I swallowed a capsule this morning and am currently a walking source of gamma radiation. I must stay away from people for three days, from children, pregnant women, and small animals for five. I laid in a supply of groceries and figure I’ll have a few quiet days.
Last spring, when I had my annual physical (thank you, Obamacare!), my doctor ordered routine blood tests. He called me when he got the results: definitely too much thyroid hormone, which had made my pituitary gland shut down. He gave me an order for a thyroid scan and uptake and referred me to an endocrinologist.
The thyroid gland makes a couple of hormones called triiodothyronine and thyroxine, both of which contain iodine, which isn’t processed in other places in the body. These hormones regulate a lot of things, including how fast your body operates. More hormone means faster heart rate, faster digestion, along with affecting bone growth and probably a lot of other things. That can damage your heart and cause other problems. I have a mild tremor, which may be a result of the hyperthyroidism. I suggested to the endocrinologist that I would be happy to have the weight-loss symptom, but she said it doesn’t always work like that.
The specificity of iodine to the thyroid gland suggested to the people investigating radionuclides for medicine sixty or so years ago, that iodine isotopes might be useful in imaging the thyroid and dealing with its maladies. Iodine, conveniently, has 37 isotopes to choose from, emitting different kinds of radiation with different half-lives. The stable isotope, which is put into iodized salt to prevent iodine deficiency, is I-127. The radioactive iodine isotopes are formed as fission products in nuclear reactors; their mass (like that 127) is about half that of uranium or plutonium. They can also be formed in cyclotrons and other accelerators.
How to measure the speed with which the thyroid is working? Feed someone an iodine isotope, and then scan the thyroid, located conveniently just under the skin at the base of the neck, with a radiation counter. That’s the scan and uptake that the doctor ordered.
For the scan, I took a standard-size capsule containing 100 microcuries of I-123, in the form of sodium iodide, NaI, which is very much like table salt. Someone with literary leanings might find it amusingly self-referential that some radiation detectors use NaI. NaI to detect NaI.
I didn’t feel anything; didn’t expect to. I went home for six hours to allow my body to move the iodide from my stomach to my bloodstream to my thyroid, where it would stick for a while. When I went back, I lay down in the detector apparatus, and the technician positioned the detector in several places around my thyroid. I went back two days later for more counting.
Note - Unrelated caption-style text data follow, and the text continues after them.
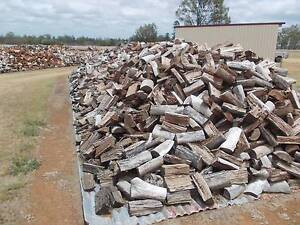 FIREWOOD QUALITY MIXED HARDWOOD Maroochydore Maroochydore Area Preview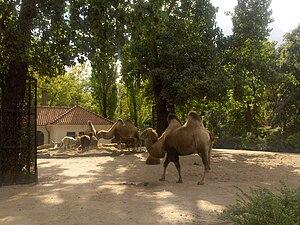 Natura Artis Magistra - Image: Artis camel Photo by Persian Dutch Network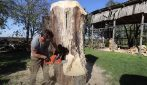 Inizia a incidere il tronco con una motosega: crea un capolavoro assoluto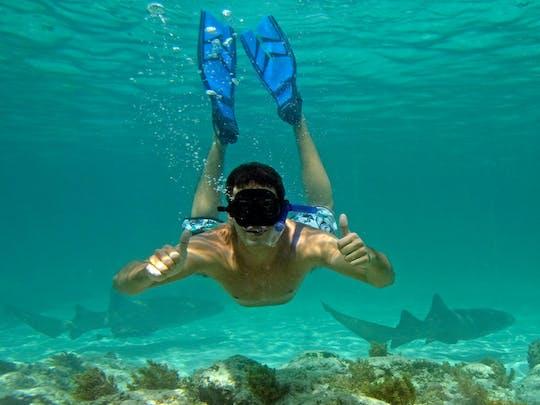 Punta Cana Snorkelling Tour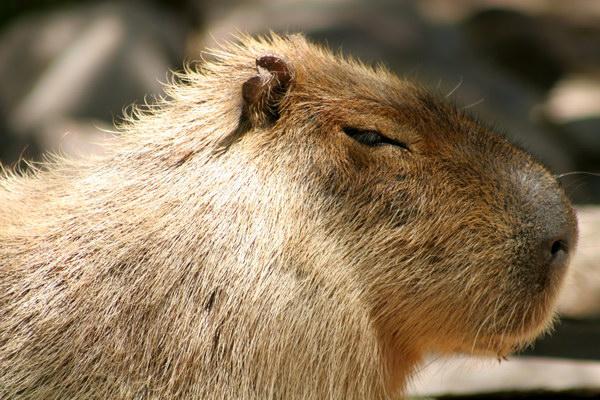 Капибара  Capybara_01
The endocrinologist got the scan and uptake; the scan shows where the radioiodine accumulates, and the uptake says how fast. She then did an ultrasound that confirmed that the whole left side of my thyroid had turned into an excited nodule. She wanted more detailed blood tests to make sure. Then we met to talk about the way forward.
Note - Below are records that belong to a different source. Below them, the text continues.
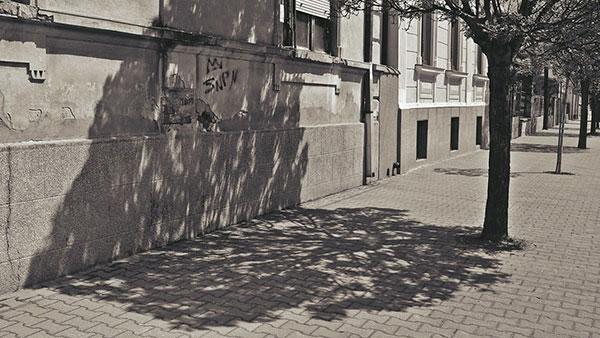 senka drveta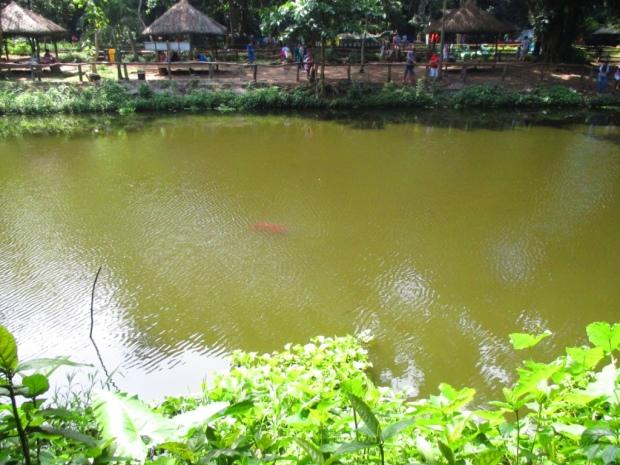 fishing lagoon 2
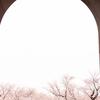 Snapshot ~『桜 2021』 #10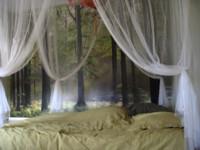 Slapen in het bos :)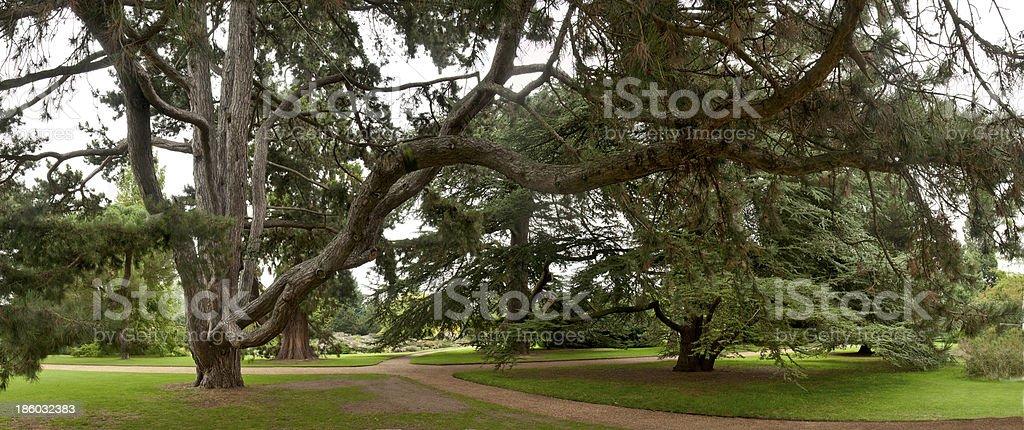 Cedar trees at a crossroad stock photo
The hyperactivity could be stopped with medication, radiation, or surgery. I had researched the processes and have a friend who had her thyroid removed, although her surgery was several decades ago. I’m not fond of fussing with medication, would rather have a real solution to a problem. The doctor wasn’t wild about it either. I looked at both options closely. It was possible that the radiation would kill only the nodule, leaving some thyroid function, perhaps close to normal. Surgery would remove the entire thyroid. I’m not fond of general anaesthetic, either. I’ve looked at the chemistry of that, and my personal experiences have not been pleasant. Take a pill instead? Not a hard decision for me.
There are downsides to radiation: the radiation could kill the whole thyroid, but that would not be different from the outcome of surgery. Either way, I would have to take thyroid hormone the rest of my life, which is not that big a deal.
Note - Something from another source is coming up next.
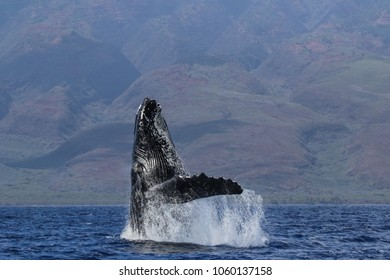 Humpback whale breaching in Lahaiana on Maui.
So I swallowed a pill this morning containing 12 millicuries (milli- where the scan was micro-; a thousand times as much) of I-131, the isotope everyone worried about from Fukushima. Didn’t feel anything this time, either. The staff in Radiology were very helpful and answered all my questions. Thanks particularly to Rick and David. They seemed to be pleased to have a patient who understood the science. It’s a fair bit of radiation: 160 millisievert whole-body exposure, and 350 sievert to my thyroid. Again, a factor of a thousand in the units.
Comparing those measurements to xkcd’s graphic on radiation exposure shows that my whole-body dose is about equivalent to the worst exposure of workers at Fukushima. It probably adds a percent or two to my chance of getting cancer, but cancer may take decades to develop, and I am getting older. But my thyroid is getting zapped.
The beta radiation, which is doing the work, is pretty much confined to my thyroid, but there is also gamma radiation that gets past my skin. That’s why I’m not supposed to be around people. The biological half-life, the time it takes for my body to eliminate the I-131, is much shorter than the isotope half-life. I will pee out 80% of it during the next two days. Some will be eliminated in my saliva and sweat. So keeping that away from other people is a good idea, too.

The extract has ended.